▶ WHAT IS BEING ASKED: Check each line of the data below for the word "timing", then extract the ones that have it.

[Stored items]
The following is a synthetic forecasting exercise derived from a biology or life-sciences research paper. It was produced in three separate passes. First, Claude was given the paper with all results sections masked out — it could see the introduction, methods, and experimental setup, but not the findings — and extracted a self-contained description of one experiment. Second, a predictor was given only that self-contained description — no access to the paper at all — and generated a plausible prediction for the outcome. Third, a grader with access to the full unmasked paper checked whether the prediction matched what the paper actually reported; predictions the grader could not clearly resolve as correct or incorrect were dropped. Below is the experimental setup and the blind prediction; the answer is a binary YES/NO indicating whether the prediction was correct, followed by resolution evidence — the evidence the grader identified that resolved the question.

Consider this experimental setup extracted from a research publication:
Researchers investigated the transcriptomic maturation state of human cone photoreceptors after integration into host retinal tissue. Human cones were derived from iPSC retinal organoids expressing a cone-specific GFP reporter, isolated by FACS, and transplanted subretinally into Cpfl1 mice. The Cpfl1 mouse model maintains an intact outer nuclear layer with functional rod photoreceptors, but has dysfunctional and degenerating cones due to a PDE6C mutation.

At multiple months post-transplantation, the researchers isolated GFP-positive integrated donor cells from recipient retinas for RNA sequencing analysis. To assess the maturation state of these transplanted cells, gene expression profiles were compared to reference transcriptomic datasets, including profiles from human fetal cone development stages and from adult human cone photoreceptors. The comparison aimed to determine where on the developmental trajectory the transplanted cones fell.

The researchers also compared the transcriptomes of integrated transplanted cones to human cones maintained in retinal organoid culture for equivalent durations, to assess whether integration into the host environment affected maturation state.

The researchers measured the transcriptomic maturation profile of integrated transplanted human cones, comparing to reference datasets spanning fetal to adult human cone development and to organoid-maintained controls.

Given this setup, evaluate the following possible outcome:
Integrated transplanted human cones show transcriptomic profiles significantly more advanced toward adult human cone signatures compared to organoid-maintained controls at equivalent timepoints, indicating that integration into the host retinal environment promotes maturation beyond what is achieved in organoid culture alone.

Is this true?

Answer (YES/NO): NO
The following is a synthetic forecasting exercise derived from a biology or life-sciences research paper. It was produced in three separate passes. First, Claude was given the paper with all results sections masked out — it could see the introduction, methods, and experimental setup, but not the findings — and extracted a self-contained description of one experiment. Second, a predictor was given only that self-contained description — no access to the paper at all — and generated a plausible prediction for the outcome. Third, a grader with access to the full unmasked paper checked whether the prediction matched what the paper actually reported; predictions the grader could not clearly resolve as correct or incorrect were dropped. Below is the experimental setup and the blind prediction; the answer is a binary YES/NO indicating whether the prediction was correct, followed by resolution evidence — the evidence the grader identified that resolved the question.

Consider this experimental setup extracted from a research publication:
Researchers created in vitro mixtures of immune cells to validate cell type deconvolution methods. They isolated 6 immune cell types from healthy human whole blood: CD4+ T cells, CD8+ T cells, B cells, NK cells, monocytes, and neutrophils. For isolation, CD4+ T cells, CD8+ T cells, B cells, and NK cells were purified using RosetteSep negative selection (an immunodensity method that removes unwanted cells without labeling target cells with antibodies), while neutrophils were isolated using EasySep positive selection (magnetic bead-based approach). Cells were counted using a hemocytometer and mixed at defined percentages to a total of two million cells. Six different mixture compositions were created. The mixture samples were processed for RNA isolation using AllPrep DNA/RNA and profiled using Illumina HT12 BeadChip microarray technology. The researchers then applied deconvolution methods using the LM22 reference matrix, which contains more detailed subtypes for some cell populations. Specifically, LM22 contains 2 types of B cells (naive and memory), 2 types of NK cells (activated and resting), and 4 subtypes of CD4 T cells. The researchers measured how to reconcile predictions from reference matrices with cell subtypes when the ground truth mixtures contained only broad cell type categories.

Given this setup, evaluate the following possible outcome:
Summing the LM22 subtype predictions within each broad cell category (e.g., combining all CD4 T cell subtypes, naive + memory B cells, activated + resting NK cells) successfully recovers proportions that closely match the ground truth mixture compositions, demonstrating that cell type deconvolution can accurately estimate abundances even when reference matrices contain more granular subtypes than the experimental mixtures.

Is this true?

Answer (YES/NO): NO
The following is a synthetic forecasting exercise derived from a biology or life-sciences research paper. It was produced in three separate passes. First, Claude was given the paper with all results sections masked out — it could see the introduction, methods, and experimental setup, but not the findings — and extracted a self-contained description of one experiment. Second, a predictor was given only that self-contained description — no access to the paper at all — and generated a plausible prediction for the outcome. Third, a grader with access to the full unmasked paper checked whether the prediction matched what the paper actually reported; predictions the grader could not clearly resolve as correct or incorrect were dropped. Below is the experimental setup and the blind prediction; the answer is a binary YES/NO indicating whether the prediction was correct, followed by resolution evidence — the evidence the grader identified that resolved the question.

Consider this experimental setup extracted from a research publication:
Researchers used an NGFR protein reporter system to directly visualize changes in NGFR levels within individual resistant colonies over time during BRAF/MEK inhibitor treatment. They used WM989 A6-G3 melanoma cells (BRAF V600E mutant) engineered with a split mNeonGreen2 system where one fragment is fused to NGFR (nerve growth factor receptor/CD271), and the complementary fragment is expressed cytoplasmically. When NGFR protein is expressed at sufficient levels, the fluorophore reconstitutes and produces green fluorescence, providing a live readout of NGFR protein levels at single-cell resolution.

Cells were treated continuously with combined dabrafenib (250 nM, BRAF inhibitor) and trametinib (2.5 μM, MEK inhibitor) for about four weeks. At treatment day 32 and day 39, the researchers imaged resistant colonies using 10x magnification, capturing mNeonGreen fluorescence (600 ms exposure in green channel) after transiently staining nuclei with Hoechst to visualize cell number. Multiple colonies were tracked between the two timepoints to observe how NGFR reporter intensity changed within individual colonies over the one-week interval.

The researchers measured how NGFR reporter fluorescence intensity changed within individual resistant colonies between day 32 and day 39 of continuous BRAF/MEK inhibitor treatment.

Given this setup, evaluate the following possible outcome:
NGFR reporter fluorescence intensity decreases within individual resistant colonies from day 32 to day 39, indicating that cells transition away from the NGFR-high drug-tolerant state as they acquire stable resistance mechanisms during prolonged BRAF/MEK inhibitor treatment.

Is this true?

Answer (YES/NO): NO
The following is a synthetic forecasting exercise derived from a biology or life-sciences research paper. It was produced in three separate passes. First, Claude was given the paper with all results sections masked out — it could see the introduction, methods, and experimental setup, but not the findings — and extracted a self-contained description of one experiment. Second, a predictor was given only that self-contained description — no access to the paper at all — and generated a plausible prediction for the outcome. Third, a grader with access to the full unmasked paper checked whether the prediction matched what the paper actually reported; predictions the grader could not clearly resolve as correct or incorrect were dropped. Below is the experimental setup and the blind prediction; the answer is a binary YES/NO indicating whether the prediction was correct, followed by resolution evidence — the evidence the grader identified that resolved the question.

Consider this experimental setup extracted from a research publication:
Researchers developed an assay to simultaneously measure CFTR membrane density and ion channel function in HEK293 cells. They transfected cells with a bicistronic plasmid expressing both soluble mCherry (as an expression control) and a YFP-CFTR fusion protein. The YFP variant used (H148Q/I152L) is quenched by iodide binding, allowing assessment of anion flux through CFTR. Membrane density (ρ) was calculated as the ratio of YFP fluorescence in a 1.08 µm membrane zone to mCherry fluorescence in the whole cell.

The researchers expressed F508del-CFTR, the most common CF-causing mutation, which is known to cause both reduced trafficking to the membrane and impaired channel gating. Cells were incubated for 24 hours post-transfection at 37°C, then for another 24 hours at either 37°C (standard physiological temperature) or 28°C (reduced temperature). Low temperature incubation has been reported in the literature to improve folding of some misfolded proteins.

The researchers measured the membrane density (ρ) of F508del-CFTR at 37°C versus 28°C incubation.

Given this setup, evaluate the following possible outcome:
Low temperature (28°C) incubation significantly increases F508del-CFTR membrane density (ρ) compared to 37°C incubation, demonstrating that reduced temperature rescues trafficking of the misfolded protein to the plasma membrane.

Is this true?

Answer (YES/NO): YES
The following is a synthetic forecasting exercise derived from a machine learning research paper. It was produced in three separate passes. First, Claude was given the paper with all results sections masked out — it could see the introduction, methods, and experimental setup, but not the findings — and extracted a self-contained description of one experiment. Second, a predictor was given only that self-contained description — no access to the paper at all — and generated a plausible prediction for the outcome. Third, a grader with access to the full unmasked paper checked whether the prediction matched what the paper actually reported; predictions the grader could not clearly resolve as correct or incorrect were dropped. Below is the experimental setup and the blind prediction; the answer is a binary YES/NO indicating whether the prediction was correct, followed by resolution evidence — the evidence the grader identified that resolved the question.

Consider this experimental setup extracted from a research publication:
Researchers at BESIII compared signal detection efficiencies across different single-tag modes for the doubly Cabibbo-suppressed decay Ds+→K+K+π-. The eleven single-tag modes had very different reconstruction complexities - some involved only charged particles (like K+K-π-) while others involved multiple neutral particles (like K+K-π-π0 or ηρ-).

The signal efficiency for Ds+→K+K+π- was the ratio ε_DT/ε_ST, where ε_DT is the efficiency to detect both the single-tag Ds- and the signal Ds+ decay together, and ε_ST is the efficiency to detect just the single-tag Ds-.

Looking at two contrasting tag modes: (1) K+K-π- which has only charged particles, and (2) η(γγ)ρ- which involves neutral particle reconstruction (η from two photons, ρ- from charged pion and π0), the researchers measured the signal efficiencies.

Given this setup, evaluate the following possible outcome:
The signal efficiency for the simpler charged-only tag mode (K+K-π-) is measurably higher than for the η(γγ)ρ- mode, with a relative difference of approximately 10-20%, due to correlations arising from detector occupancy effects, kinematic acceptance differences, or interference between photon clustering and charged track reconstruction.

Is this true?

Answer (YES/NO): NO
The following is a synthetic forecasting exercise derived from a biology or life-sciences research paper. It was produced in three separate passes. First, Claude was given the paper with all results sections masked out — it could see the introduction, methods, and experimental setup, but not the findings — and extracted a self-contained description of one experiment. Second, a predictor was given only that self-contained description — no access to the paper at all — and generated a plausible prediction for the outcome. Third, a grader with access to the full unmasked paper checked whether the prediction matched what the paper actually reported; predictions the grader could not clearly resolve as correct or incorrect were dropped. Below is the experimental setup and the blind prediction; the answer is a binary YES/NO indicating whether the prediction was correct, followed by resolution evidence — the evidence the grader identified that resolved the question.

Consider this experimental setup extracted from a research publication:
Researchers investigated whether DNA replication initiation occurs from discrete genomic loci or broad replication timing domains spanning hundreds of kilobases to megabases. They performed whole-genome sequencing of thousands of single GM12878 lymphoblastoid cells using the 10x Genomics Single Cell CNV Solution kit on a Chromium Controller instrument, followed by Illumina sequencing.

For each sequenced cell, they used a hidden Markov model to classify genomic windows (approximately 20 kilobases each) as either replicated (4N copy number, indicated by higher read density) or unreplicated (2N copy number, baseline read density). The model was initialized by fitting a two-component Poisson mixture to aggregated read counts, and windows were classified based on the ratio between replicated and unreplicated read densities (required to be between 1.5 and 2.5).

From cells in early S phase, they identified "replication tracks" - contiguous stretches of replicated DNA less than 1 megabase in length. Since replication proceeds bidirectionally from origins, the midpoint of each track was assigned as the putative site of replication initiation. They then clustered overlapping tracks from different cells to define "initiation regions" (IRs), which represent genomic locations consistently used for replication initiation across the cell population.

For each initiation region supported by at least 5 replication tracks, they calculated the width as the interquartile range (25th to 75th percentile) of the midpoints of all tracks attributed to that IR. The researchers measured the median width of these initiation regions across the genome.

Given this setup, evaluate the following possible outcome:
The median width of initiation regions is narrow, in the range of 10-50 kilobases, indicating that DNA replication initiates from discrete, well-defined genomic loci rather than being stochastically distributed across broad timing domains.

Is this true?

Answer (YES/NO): NO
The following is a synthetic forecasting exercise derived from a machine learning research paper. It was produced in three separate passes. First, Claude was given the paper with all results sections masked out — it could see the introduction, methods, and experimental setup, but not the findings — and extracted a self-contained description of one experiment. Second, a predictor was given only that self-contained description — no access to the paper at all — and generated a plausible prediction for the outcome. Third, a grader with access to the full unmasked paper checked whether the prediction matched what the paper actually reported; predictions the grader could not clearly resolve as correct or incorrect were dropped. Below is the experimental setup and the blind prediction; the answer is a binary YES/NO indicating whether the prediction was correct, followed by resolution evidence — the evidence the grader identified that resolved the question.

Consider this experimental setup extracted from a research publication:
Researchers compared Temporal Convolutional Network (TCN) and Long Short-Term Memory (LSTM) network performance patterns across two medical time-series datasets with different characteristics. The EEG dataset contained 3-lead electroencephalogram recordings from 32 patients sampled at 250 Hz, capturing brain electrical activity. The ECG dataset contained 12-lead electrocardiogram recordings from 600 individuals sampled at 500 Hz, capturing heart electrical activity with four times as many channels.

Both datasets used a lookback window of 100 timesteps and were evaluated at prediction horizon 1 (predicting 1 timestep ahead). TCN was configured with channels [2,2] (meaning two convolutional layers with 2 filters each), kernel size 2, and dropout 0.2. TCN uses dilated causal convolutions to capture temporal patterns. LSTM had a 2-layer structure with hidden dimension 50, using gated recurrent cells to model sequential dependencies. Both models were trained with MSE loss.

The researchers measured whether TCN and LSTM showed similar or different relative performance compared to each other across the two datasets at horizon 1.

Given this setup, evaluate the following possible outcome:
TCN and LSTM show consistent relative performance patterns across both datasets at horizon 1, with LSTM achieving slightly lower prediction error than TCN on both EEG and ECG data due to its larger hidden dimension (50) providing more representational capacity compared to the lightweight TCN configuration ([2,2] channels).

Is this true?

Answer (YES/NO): NO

▶ OUTPUT FOR THIS TASK:
Researchers investigated whether DNA replication initiation occurs from discrete genomic loci or broad replication timing domains spanning hundreds of kilobases to megabases. They performed whole-genome sequencing of thousands of single GM12878 lymphoblastoid cells using the 10x Genomics Single Cell CNV Solution kit on a Chromium Controller instrument, followed by Illumina sequencing.
The median width of initiation regions is narrow, in the range of 10-50 kilobases, indicating that DNA replication initiates from discrete, well-defined genomic loci rather than being stochastically distributed across broad timing domains.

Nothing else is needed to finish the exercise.